Directives:
1. Answer the following from the passage on the Jews of Lipno:
(a) To what year does the first information about the Jews in Lipno date back?
(b) In what year were the borders of the Jewish region expanded?
(c) According to the Register of Municipal Collection Payers, what percentage of the population was in professions connected with trade?
2. Reproduce a portion of the passage on the Jews of Lipno word for word, starting with "The Jews played" and going on through "9% in others.".
3. Proceed with the passage on the Jews of Lipno, picking up after its final sentence.
** BEGIN Given passage **
The first information about the Jews in Lipno dates back to 1677. In 1736 a kehilla with a synagogue was built at the beginning of the 18th century and a cemetery existed there. The Jewish region was established in 1824. However, its borders expanded in 1826. The Jews could live by the Gdańska and Tylna streets, and partly by Rynkowa and Toruńska Streets.  The borders of the Jewish quarter were marked by a trench. In the 19th century the Jews were in trade, they sold mainly ell-products.

The Jews played an important role in the economic vitality of the city and the neighboring area. In 1921 there were 102 industrial plants, which employed 220 people. Jews were the owners of the majority of industrial plants. Small clothing and food industries were in the majority (Annex 15). More detail information can be found in files from 1928. The Jews owned at least 44.7% of all the companies entered in the Chamber of Commerce and Industry of the Lipsko Region. The occupational structure can be illustrated on the base of the Register of Municipal Collection Payers. 64% of the population was in professions connected with trade, 27% in craft and industry, and 9% in others.
** END Given passage **
** BEGIN Data records **
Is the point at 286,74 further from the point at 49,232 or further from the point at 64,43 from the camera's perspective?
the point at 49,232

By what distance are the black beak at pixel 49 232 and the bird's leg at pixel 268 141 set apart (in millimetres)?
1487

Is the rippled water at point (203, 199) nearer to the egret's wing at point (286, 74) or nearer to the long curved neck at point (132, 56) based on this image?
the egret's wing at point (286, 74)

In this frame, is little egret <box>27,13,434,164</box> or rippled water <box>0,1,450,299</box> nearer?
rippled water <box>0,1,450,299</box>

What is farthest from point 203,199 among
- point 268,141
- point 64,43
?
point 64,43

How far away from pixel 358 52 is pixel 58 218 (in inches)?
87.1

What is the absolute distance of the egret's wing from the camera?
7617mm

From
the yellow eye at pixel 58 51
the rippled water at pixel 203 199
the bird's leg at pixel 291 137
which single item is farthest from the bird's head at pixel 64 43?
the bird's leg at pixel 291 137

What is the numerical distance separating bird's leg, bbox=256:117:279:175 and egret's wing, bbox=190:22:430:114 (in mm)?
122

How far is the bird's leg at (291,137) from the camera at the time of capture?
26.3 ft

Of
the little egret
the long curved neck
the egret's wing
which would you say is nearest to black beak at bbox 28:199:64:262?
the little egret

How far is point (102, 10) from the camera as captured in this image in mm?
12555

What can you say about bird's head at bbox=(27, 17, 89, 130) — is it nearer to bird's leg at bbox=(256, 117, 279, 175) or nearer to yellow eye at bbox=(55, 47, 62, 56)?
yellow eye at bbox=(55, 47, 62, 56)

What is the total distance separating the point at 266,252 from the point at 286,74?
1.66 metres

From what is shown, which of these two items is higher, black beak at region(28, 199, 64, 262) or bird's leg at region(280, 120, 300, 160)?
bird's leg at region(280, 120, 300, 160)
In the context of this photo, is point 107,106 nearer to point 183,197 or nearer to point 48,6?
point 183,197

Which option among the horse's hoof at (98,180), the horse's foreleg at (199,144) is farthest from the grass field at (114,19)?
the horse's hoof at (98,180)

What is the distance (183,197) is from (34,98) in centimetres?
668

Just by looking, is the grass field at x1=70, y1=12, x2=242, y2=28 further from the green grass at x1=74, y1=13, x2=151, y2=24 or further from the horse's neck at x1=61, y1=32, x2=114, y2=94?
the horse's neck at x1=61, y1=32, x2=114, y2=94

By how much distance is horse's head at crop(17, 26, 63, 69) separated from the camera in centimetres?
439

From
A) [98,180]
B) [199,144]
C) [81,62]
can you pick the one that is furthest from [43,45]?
** END Data records **
Responses for each task:
1.
(a) 1677
(b) 1826
(c) 64%

2.
The Jews played an important role in the economic vitality of the city and the neighboring area. In 1921 there were 102 industrial plants, which employed 220 people. Jews were the owners of the majority of industrial plants. Small clothing and food industries were in the majority (Annex 15). More detail information can be found in files from 1928. The Jews owned at least 44.7% of all the companies entered in the Chamber of Commerce and Industry of the Lipsko Region. The occupational structure can be illustrated on the base of the Register of Municipal Collection Payers. 64% of the population was in professions connected with trade, 27% in craft and industry, and 9% in others.

3.
In the last group there were doctors: Z. Winogron (came from Zgierz, had lived in Lipno since 1937) and Mojżesz Praszkier and four female teachers and a male teacher, who worked in public schools. The road transport (since 1926) between Lipno and Wrocławek was managed by the company of Abram Turkowicz and Jojne Kluski. One person who stood out was Hersz Joska Dziekański, he was not a rabbi. He was born on the 26th of August 1910 in Lipno. He gained a rabbinical education from the rabbi in Przysłucha. He gained the rabbinical diploma on 9 July 1929 in Warsaw. In 1938 he unsuccessfully applied for a rabbi post in Włocławek. The financial elite were owners of land properties, owners of real estates, and a few industrialists including: Josef Adler, Arnold Łabędź, Izrael Szwarc, Hersz Czarnoczapka, Dawid Płockier, Mendel Altman, Wolf Krzeczanowski, Aron Trachtenberg, Mojsze Ożarów, Josef Hartbrot, Szlama Dzigański (Dziegański), Jakub Ogrodowicz, Chaim Florman, Dawid Hartbrot, Aron Rozenfeld, Dawid Pencer and Nute Rubin. In 1910 there were 72 out of a total of 357 houses (20%) belonging to Jews in Lipno.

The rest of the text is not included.